本文:
= = = =
その15曲の中で、初めて聴いた瞬間から、気に入った曲はいくつかある。でも、何度か聴いているうちに、最初の感動は薄れる。しかし、何度聴いても、そのたびに斬新な曲想に魂を揺さぶられる曲が、一つだけあった。

「簪/かんざし」である。

イントロからしてどうだ。ピアノのメロディラインは予想をかわしてくる。

あっという間に引きずり込まれてみれば、そこに広がっているのは、大正ロマンのような、昭和モダンのような、セピア色の男と女の危うい世界。

かと思うと、ジャズだとかブルースだとか、曲調も少しずつ変化して、アンニュイなムードに酔わされる。

そして、彼の表情豊かな声音(こわね)のなかでも、私の一番好きな色の声がおおいに突き刺さる。

さらに、脱帽なのは、その歌詞。

 

鉛色の空の下 うんざり晴れた世の中

 

このフレーズには、参ったなあ、と思った。

私も、こういう感覚のエッセイが書きたい。書いたら、うん、わかるわ、と言われてみたい。

ちなみにこの曲は、「真夏の果実」に勝るとも劣らない名曲だと私は持っているのだが、いかがなものであろうか。

 

他の曲だって、つまらない曲は一つもない。上質ながらくたたちだ。

けっして目新しくはないけれど、「大河の一滴」

私も若いころは、よく渋谷の駅のホームで待ち合わせをしたっけ。山手線だとか、ラケルだとか、歌詞のひと言ひと言で、瞬時にしてあのころの思い出が立ち上がる。その懐かしさを、アコーディオンの音色が逆なでしていく。
= = = =
渡された情報:

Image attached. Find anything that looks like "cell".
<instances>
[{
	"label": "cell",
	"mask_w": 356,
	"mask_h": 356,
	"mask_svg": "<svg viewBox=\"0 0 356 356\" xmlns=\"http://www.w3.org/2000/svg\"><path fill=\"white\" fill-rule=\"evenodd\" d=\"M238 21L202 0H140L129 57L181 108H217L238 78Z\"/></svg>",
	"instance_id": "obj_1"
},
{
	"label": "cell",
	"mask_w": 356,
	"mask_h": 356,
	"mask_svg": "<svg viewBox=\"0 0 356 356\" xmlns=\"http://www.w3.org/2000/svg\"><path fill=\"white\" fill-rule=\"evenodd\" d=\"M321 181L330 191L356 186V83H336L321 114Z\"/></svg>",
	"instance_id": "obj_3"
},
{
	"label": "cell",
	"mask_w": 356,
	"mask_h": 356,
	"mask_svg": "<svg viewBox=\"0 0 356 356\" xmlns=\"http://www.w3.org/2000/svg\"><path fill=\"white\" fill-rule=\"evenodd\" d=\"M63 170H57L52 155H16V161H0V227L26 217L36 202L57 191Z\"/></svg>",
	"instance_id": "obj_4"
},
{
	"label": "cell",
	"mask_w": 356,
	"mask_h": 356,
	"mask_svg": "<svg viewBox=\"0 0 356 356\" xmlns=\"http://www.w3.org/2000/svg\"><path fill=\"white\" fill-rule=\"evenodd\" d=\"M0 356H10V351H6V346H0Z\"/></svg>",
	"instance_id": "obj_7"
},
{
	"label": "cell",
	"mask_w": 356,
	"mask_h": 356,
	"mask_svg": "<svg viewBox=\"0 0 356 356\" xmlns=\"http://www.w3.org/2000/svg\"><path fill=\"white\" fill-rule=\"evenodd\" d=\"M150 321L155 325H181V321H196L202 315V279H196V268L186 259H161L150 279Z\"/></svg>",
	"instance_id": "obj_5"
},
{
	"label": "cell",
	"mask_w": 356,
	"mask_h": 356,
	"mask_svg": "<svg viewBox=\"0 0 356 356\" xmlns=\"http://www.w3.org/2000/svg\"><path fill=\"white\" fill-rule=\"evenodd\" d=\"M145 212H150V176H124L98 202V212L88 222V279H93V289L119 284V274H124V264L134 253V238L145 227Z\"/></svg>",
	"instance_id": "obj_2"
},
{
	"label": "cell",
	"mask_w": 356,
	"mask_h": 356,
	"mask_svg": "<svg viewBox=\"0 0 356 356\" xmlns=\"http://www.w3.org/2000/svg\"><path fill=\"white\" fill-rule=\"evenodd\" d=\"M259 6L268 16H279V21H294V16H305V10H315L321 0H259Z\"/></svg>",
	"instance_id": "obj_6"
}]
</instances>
= = = =
やること: 本文のうち、「このフレーズには、参ったなあ、と思った。」から「けっして目新しくはないけれど、「大河の一滴」」までを、一字も変えずに全部書き写してください。 これらの項目は、本文の内容とはまったく関係がありません。

結果はこちら:
このフレーズには、参ったなあ、と思った。

私も、こういう感覚のエッセイが書きたい。書いたら、うん、わかるわ、と言われてみたい。

ちなみにこの曲は、「真夏の果実」に勝るとも劣らない名曲だと私は持っているのだが、いかがなものであろうか。

 

他の曲だって、つまらない曲は一つもない。上質ながらくたたちだ。

けっして目新しくはないけれど、「大河の一滴」